:: EXTRAIT DU DOCUMENT ::
Israël ayant conservé le corps d’Aram, Al Mezan a représenté la famille devant les tribunaux israéliens et a réussi à faire libérer sa dépouille au bout de trois jours. « Je ne comprends toujours pas pourquoi ils ont tué mon fils », a déclaré Sami. « C’était un citoyen pauvre qui travaillait pour gagner sa vie.

Selon Sami al-Amasi, directeur de la Fédération générale palestinienne des syndicats, environ 18 000 Palestiniens de Gaza travaillent en Israël, et 13 d’entre eux sont morts dans des accidents du travail au cours de la seule année écoulée. Environ 16 000 d’entre eux sont titulaires d’un permis économique, qui ne couvre pas les accidents ou les décès liés au travail.

« Ces travailleurs ne peuvent pas poursuivre les entreprises israéliennes pour violation de leurs droits en raison du [type de] permis dont ils disposent », a déclaré M. al-Amasi. « Un pourcentage élevé d’employeurs israéliens refusent de payer les soins médicaux dans les hôpitaux israéliens pour les employés de Gaza ; n’ayant pas d’autre choix, ils sont obligés de retourner à Gaza pour se faire soigner « , a-t-il poursuivi. Bien que de nombreux travailleurs de Gaza soient victimes d’accidents du travail, ces incidents ne sont pas enregistrés par le ministère du travail de Gaza ou par les syndicats.

« Ils ne veulent pas documenter les blessures parce qu’ils ont peur de compromettre leur permis de travail », a déclaré M. al-Amasi. « Ils doivent travailler en Israël, car le salaire journalier à Gaza est de 10 dollars et le taux de chômage est très élevé.

Lorsque Khaled, qui est diabétique et souffre de problèmes cardiaques, a reçu son permis de travail, il a cru que sa situation financière intolérable allait s’améliorer. Il tenait un chariot de légumes à Gaza, qui lui rapportait entre 5 et 10 dollars par jour, ce qui rendait difficile la survie de sa famille.

Père de huit enfants, Khaled est parti travailler en Israël en mars 2023, mais après seulement 12 jours, son espoir s’est transformé en désespoir lorsqu’il a été victime d’un accident de travail qui lui a causé une fracture de la hanche.
:::
:: DONNÉES FOURNIES ::
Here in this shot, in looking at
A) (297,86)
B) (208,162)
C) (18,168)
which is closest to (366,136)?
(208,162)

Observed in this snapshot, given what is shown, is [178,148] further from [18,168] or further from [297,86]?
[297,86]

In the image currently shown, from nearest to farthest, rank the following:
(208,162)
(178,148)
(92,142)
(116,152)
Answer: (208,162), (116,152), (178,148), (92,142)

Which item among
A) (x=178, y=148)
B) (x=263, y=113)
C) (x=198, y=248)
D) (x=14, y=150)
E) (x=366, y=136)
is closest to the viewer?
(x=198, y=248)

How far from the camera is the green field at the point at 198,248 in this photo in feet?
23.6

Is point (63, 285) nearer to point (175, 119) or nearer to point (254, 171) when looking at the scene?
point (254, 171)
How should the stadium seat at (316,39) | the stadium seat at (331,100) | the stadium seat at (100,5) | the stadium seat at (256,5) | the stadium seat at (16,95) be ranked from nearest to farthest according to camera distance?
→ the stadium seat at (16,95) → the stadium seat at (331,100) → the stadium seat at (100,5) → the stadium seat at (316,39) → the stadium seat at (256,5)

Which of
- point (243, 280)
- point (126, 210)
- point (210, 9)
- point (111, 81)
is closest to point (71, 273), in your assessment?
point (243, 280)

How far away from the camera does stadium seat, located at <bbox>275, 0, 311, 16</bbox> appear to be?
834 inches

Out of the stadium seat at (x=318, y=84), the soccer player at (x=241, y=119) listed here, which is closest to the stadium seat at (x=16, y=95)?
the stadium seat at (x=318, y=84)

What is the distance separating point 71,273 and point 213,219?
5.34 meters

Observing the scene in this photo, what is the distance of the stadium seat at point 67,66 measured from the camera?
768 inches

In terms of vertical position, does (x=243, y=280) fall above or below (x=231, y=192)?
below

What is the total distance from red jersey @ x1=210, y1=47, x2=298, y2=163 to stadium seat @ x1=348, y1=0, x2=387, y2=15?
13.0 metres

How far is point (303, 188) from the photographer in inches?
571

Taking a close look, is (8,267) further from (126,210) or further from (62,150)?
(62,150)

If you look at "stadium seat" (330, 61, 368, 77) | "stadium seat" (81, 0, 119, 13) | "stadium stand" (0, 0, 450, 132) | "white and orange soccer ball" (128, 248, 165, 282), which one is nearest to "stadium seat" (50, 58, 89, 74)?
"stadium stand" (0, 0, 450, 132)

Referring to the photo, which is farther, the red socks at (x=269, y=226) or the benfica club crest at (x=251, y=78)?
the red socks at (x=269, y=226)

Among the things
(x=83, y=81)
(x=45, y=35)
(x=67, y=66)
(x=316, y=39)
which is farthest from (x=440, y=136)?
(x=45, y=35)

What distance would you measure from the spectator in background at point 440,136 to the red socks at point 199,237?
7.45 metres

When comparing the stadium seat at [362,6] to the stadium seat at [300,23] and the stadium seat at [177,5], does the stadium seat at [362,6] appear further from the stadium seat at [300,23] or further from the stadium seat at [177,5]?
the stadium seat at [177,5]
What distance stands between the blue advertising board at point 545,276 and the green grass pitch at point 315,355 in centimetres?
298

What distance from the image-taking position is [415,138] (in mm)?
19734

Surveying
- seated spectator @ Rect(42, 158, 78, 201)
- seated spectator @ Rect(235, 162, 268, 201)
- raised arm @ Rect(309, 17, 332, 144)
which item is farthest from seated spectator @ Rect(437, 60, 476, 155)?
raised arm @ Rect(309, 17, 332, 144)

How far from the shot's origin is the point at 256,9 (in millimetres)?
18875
:::
#### [TÂCHE À RÉALISER A]
Recopiez mot pour mot le passage de l'extrait sur les travailleurs de Gaza en Israël, de « Selon Sami al-Amasi, directeur » à « liés au travail. ».
#### [TÂCHE À RÉALISER B]
Répondez s'il vous plaît à ces questions sur l'extrait consacré aux travailleurs de Gaza en Israël :
(i) Combien de Palestiniens de Gaza travaillent environ en Israël ?
(ii) Quel est le salaire journalier à Gaza selon M. al-Amasi ?
(iii) Au bout de combien de jours de travail en Israël Khaled a-t-il été victime de son accident ?

#### [SOLUTION PROPOSÉE A]
Selon Sami al-Amasi, directeur de la Fédération générale palestinienne des syndicats, environ 18 000 Palestiniens de Gaza travaillent en Israël, et 13 d’entre eux sont morts dans des accidents du travail au cours de la seule année écoulée. Environ 16 000 d’entre eux sont titulaires d’un permis économique, qui ne couvre pas les accidents ou les décès liés au travail.

#### [SOLUTION PROPOSÉE B]
(i) Environ 18 000.
(ii) 10 dollars.
(iii) 12 jours.